Now, someone was calling him.
“Michael, where are ye?”
Mary thought It was the most beautiful voice she had ever heard. Slowly, she stood up and peeked over the rock. She gasped in surprise. Ten paces away stood a snow white pony, its long mane and tail blowing in the wind.
There was no-one else in sight.
Mary ducked behind the rock as the pony turned in her direction. Far below she could see Rua, nose to the ground, tail in the air, following a scent, jumping excitedly from one grass hump to another.
“Mary, have ye seen Michael?”
Startled, Mary banged her head against the rock. “Who said that?” She asked looking around.
A gust of wind lifted the pony’s mane as it came around the rock, reflecting white in the spring sun. “I did. I know Michael doesn’t talk much but, I’m surprised he hasn’t mentioned me!”
Mary’s mouth opened in surprise. “But – but. Your a horse…”
“My Princess! I’m sorry I didn’t come at yer first bidding but, There was something I had to complete. I apologise.”
The pony dipped its head to the little man that had suddenly appeared beside Mary. If he had not spoken, she would never have seen him. From his cap to his knee high boots, his clothes were green.
This was Mary’s friend, Michael the Leprechaun.
He turned and smiled up at Mary. “Mary, please bow to the Princess Luc Na Meala!”
Mary gaped at Michael, then at the pony. “But – Michael! Princess what’s her name is a – a. . ..”
“The most beautiful Princess in the world!”
“Ah, Michael, ye haven’t changed a bit,” the Princess spoke softly, “ye talked many times of Mary. How she loves this mountain, yet ye’ve not told her about me?”
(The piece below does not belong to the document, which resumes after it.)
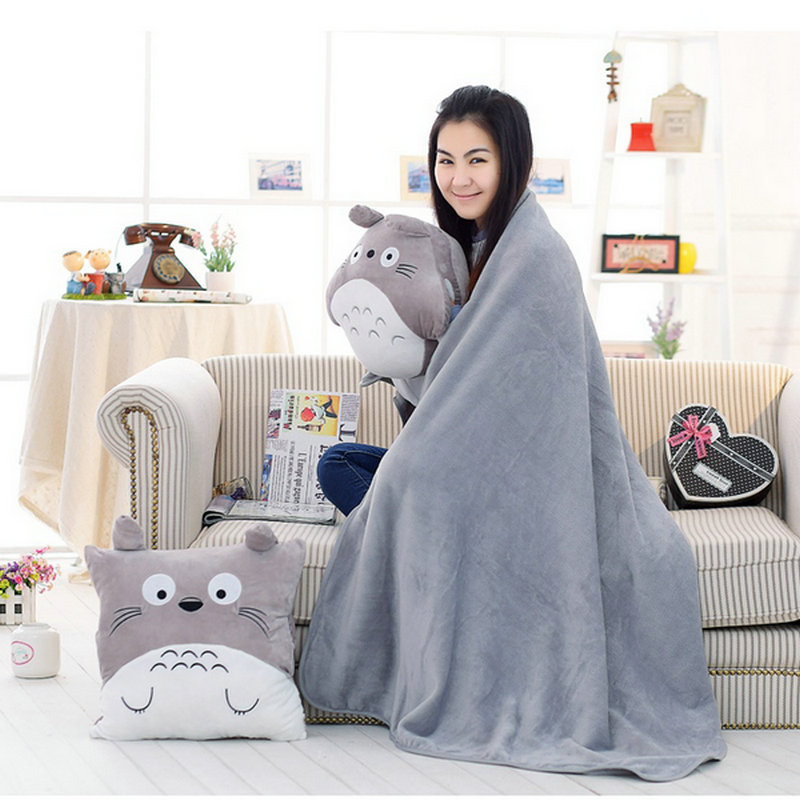 Cute Blanket Totoro Hand Warm Pillow Japan Anime Stuffed Plush Baby Soft Totoro Pillow Doll Toy Kid Valentine Gifts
Michael fell to his tiny knee’s. “Forgive me Princess, but I told the girl,” He looked sideways at Mary, “the young lady all she needed to know.”
Mary was sure the pony laughed. “Michael, ye’ve always been the cautious one! Mary, when we have more time,
“I will tell ye more about me. Suffice to say I can change into many things. This,” she swished her tail, “suits my immediate needs.
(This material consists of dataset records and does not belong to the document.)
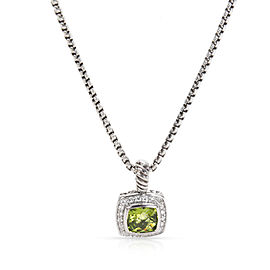 David Yurman Sterling Silver with Prasiolite & 0.20ctw Diamond Pendant Necklace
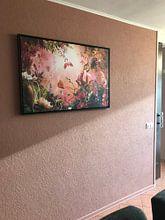 Photo de nos clients: Gleam of Hope sur Jesper Krijgsman, sur toile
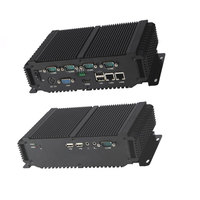 High Performance Embedded Industrial Fanless Mini PC With XP/Win7/Win8/Win10/Linux 2xLAN 4xUSB Used For Kiosk Solution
The Princess turned to Michael. “I travel in haste Michael, Caretaker of this mountain, what news?”
Before he could answer, they were distracted by the sound of panting. Rua, tongue lolling out the side of his mouth bounded over the hill toward them.
With a graceful step, the Princess went to greet him. “Rua! My champion. Peace to ye.”
Rua wagged his tail as he slowly lowered his body, resting his head on his paws.
Mary could feel the warm breath of the Princess standing close to her. Hesitantly, she raised her hand and touched the silken neck.
“I wish I had time to linger but, I must not delay. Now Michael?”
With the hand that held his small cap, he swept the air. “Behold, my Princess, the mountain awakes from its winter slumber. Soon the swallows will return and summer will be here. Below, I fear, things are not what they should be. I have heard movements. They tried the Gate just seven days ago. The rock held but, the cry of pain was terrible.” He puffed out his chest. “As long as I’m here, they’ll not succeed!”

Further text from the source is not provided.